Cellular Operators Association on Thursday said that telecom regulator TRAI's recommendations on allocation of 3G spectrum were completely in favour of CDMA mobile operators and also criticised high base price of frequency.
"On the whole, the TRAI recommendations are rather slanted in favour of CDMA and disadvantageous to GSM," COAI Director General T V Ramchandran said in a statement.
COAI believes that the route of auction and high reserve price would be very harmful for reaching the benefits of 3G in an affordable manner to the citizens of India, he said adding the Government should seek to enhance its revenues for 3G through usage and not by imposing high initial fees.
The association also expressed concern over TRAI considering 3G as standalone service. "It has already been settled by earlier regulatory consultations that 3G should be viewed as continuous or extension of existing 2G services.
TRAI had on Wednesday recommended a base price of Rs 15 to Rs 80 crore depending upon the circle and also auction of the spectrum in view of scarce availability.
The COAI, however, welcomed TRAI's views on efficient management of spectrum and endorsed the idea of formation of National Frequency Management Board (NFMB) to coordinate the availability of spectrum.
"This is grossly unfair and incorrect. It should be noted that 800 MHz spectrum is far more valuable than 2.1 GHz because of its far higher propagation characteristics," COAI said.

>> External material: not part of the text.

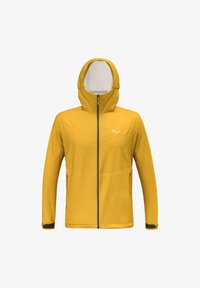 Куртка-дождевик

There is no rationale for giving CDMA an economic advantage by asking them to match only the second highest bid.
"In fact, logically speaking, they should be asked to give a pro-rata premium over the highest winning bid in 2.1 GHz band and also a higher reserve price," Ramchandran said.

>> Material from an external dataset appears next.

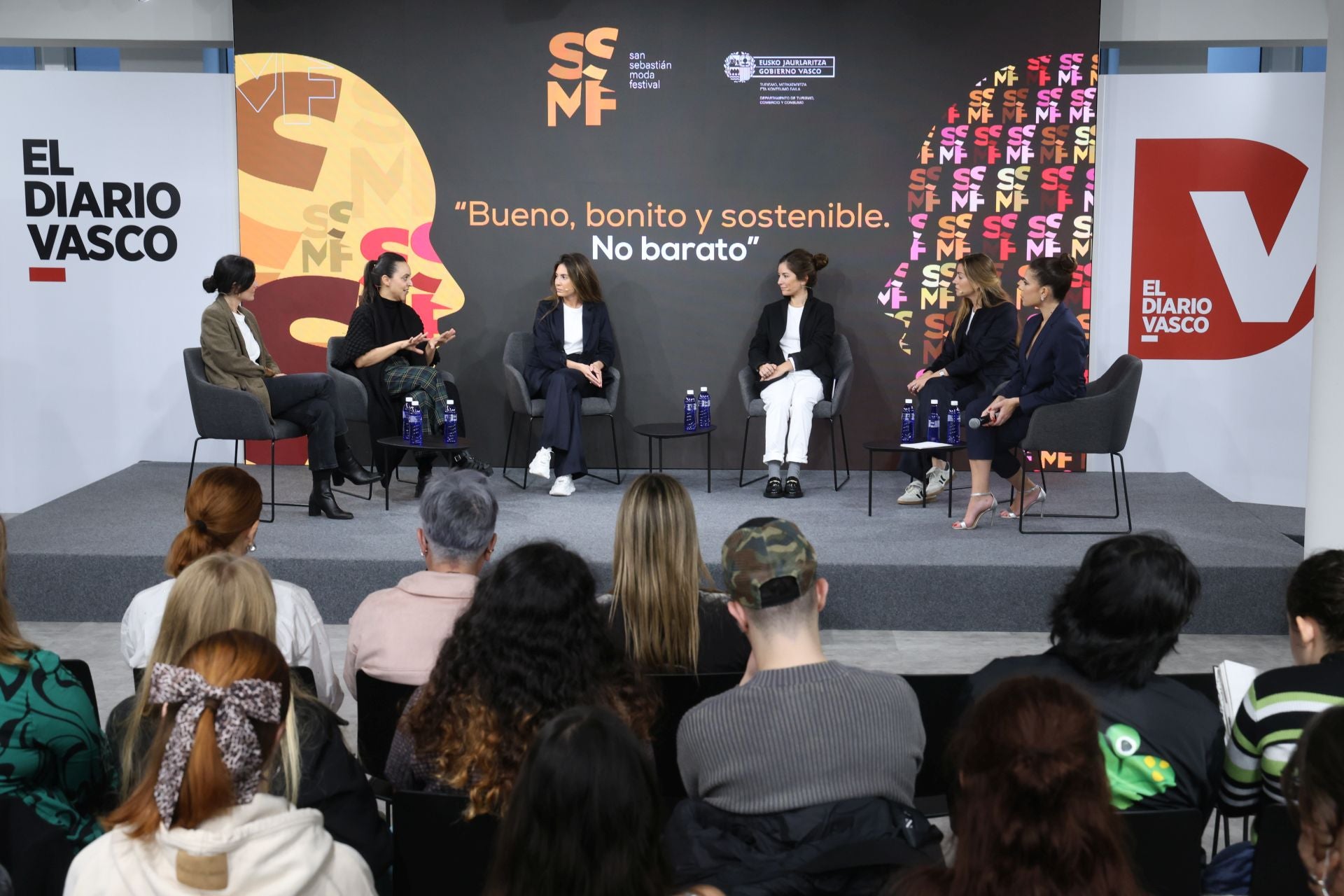Premios Euskadi de Moda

The association said in view of the high initial fee there should be no spectrum usage charges as percentage revenue share.
COAI, however, welcomes the fact that the TRAI has taken a serious note of the technical and other issues involved in considering a mixed band plan and thus not recommended it.
The lobby supported TRAI's views to penalise any tendency to spectrum hoarding, Ramchandran said.